* [INSTRUCTIONS TO FOLLOW] List every line in the records below that contains the word "camera". Case counts.

* [EXERCISE INPUT]
------------

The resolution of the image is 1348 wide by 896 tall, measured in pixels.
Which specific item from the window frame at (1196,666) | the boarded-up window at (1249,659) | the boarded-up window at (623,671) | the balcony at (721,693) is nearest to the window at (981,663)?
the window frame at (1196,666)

------------

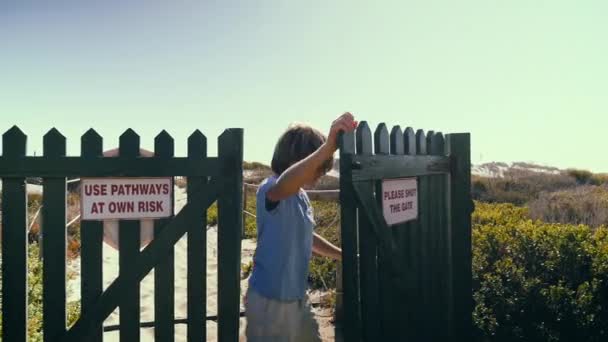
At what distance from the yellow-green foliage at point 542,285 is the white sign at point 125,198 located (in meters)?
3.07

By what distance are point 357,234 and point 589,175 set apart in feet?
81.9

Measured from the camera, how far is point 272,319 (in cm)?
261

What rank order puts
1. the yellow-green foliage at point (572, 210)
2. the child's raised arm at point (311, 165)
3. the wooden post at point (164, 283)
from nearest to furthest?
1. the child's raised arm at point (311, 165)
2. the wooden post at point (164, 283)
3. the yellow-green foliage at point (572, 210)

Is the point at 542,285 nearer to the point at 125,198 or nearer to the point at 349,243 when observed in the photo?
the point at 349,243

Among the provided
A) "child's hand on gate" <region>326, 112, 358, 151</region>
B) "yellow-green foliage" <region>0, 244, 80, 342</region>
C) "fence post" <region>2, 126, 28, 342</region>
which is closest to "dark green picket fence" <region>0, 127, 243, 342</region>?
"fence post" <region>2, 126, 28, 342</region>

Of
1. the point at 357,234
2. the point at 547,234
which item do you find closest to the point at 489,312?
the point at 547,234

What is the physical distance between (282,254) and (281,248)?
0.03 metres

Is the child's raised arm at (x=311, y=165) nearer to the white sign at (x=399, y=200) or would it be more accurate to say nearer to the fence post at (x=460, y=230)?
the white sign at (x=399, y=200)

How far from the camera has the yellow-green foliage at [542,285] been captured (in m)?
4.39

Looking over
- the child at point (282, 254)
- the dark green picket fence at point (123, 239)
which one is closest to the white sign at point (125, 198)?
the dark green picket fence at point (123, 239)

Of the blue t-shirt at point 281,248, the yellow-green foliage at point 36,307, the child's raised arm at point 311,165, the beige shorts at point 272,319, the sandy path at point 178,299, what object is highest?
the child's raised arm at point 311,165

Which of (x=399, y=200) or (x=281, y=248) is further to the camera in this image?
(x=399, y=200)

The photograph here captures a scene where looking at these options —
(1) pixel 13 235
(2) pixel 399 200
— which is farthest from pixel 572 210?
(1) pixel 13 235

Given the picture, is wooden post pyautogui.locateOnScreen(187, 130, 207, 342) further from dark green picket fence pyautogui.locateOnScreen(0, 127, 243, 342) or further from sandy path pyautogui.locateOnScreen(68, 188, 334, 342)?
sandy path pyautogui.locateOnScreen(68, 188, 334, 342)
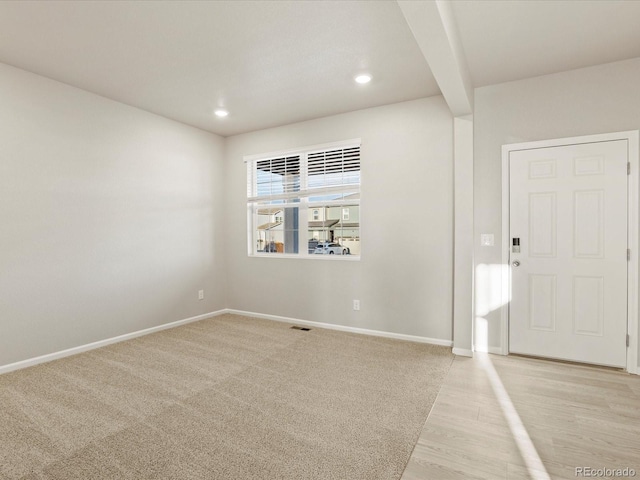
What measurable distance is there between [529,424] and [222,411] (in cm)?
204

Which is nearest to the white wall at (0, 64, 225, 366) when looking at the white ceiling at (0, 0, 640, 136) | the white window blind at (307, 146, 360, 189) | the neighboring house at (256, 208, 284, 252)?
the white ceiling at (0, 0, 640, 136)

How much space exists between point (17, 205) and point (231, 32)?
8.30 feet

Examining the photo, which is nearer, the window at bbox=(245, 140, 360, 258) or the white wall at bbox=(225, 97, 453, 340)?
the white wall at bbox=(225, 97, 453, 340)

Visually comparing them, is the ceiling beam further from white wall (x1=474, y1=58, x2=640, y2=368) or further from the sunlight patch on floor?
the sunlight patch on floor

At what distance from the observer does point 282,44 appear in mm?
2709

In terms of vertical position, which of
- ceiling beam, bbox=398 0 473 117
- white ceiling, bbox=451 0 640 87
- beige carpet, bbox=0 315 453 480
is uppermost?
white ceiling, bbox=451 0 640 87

------------

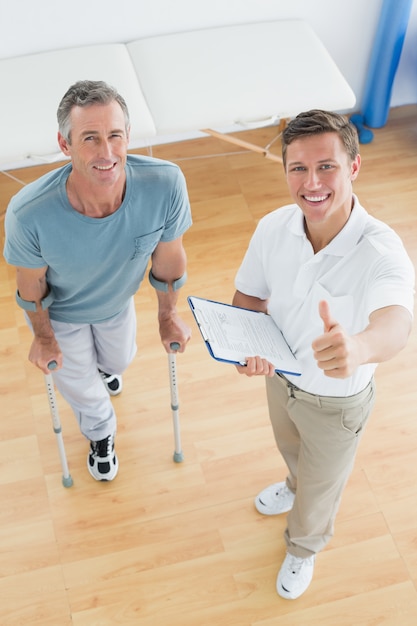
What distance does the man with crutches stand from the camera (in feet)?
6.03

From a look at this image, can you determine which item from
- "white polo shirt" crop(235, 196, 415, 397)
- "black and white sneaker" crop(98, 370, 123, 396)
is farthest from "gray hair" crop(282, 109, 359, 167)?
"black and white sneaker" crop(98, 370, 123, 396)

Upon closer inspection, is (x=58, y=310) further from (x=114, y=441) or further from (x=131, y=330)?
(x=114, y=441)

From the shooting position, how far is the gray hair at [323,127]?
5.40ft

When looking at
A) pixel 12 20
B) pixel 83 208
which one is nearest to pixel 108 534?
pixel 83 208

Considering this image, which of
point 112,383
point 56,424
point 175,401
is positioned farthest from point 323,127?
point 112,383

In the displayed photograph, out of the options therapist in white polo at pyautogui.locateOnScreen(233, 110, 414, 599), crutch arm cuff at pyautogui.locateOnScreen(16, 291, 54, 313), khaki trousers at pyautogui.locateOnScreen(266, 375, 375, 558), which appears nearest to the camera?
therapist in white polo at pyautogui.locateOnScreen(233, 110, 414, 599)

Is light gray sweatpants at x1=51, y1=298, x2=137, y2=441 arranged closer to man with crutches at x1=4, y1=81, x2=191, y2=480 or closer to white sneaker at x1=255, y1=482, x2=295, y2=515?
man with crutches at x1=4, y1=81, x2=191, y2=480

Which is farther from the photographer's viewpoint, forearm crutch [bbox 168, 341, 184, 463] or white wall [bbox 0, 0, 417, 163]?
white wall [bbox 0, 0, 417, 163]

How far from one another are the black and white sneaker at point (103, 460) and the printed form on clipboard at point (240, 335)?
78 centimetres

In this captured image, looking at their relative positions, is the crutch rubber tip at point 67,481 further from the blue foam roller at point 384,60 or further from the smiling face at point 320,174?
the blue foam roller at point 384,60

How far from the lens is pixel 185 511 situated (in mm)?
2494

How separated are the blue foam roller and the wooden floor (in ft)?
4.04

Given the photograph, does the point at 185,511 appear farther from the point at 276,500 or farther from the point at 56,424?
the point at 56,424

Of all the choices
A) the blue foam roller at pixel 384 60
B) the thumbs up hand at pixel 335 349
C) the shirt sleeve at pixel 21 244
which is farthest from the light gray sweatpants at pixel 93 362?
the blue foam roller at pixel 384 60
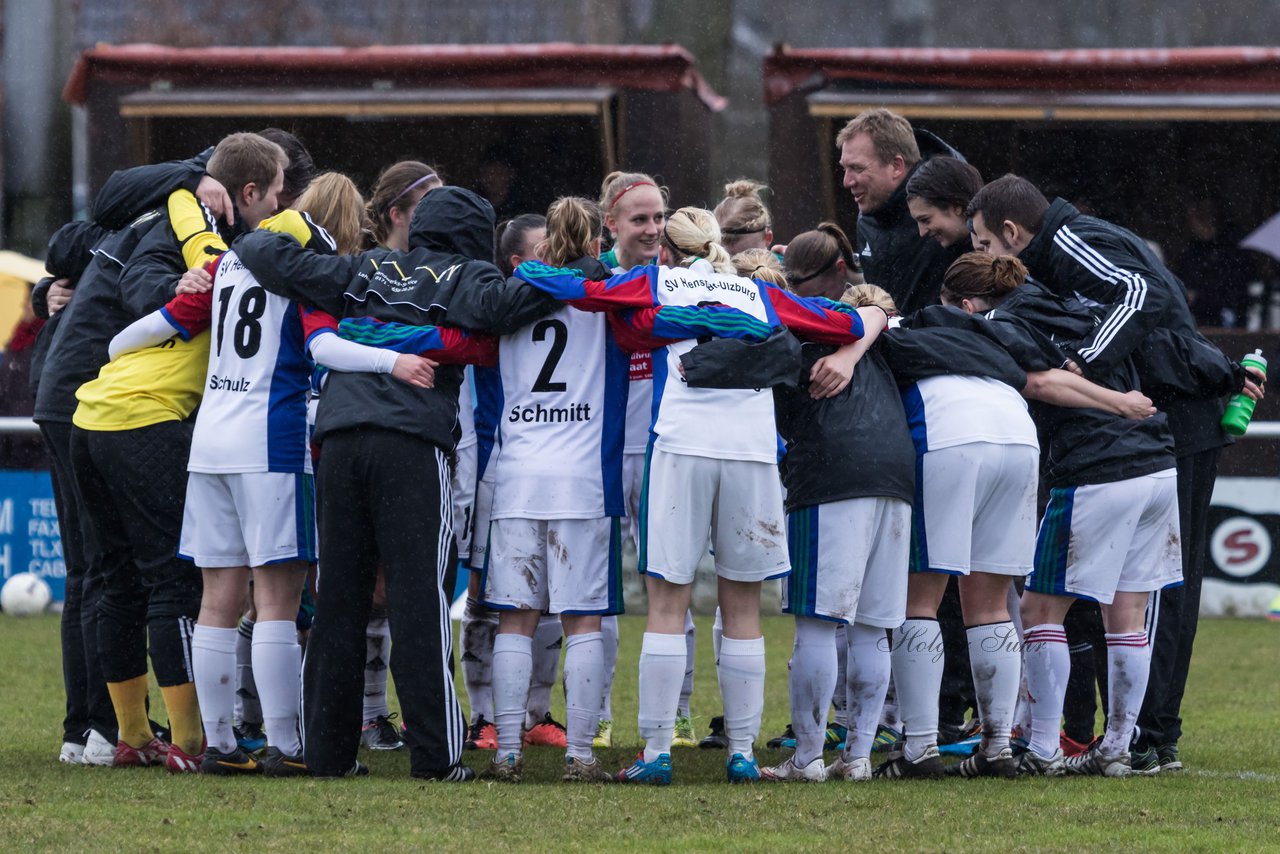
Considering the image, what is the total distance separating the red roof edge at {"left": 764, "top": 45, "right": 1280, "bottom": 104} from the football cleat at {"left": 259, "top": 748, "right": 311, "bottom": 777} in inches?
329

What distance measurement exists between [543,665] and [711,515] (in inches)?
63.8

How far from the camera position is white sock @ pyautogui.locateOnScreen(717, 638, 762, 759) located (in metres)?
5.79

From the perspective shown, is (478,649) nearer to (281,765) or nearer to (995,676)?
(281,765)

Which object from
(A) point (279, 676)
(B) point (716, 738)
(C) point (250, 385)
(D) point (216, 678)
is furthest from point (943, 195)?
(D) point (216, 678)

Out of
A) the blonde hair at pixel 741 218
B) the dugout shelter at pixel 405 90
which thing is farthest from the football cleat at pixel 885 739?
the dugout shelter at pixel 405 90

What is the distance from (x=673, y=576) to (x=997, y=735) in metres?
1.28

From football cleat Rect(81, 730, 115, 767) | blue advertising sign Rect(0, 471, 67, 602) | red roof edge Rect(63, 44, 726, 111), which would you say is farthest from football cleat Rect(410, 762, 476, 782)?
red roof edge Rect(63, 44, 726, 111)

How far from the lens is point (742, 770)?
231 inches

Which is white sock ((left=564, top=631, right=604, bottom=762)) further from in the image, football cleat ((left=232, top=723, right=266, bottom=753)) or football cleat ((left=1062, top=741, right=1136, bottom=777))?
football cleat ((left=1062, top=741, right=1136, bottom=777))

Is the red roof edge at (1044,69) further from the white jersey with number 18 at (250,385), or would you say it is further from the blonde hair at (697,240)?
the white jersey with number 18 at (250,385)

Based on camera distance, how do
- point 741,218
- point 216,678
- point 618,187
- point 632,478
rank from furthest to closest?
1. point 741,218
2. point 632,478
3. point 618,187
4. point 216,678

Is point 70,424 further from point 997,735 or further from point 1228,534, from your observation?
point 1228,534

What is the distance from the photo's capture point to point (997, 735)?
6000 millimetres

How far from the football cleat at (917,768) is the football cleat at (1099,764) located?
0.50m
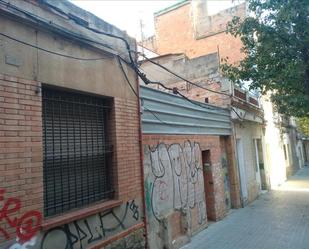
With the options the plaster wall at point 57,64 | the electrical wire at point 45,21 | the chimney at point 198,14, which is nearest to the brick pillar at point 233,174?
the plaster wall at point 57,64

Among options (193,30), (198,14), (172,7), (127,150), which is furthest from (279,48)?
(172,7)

------------

* [WRITTEN REPLY]
Measured from the camera, how far is point 272,319 (in cm)?
How far from the camera has the yellow-green foliage at [542,285] been captured (in m)?
Which of (x=399, y=200) or (x=281, y=248) is further to the camera in this image?
What distance does the man with crutches stand from the camera (in feet)?
In the displayed photograph, out of the options therapist in white polo at pyautogui.locateOnScreen(233, 110, 414, 599), crutch arm cuff at pyautogui.locateOnScreen(16, 291, 54, 313), khaki trousers at pyautogui.locateOnScreen(266, 375, 375, 558), which appears nearest to the camera?
How far from the camera position is white sock @ pyautogui.locateOnScreen(717, 638, 762, 759) located (in metres)?
Based on camera distance, how do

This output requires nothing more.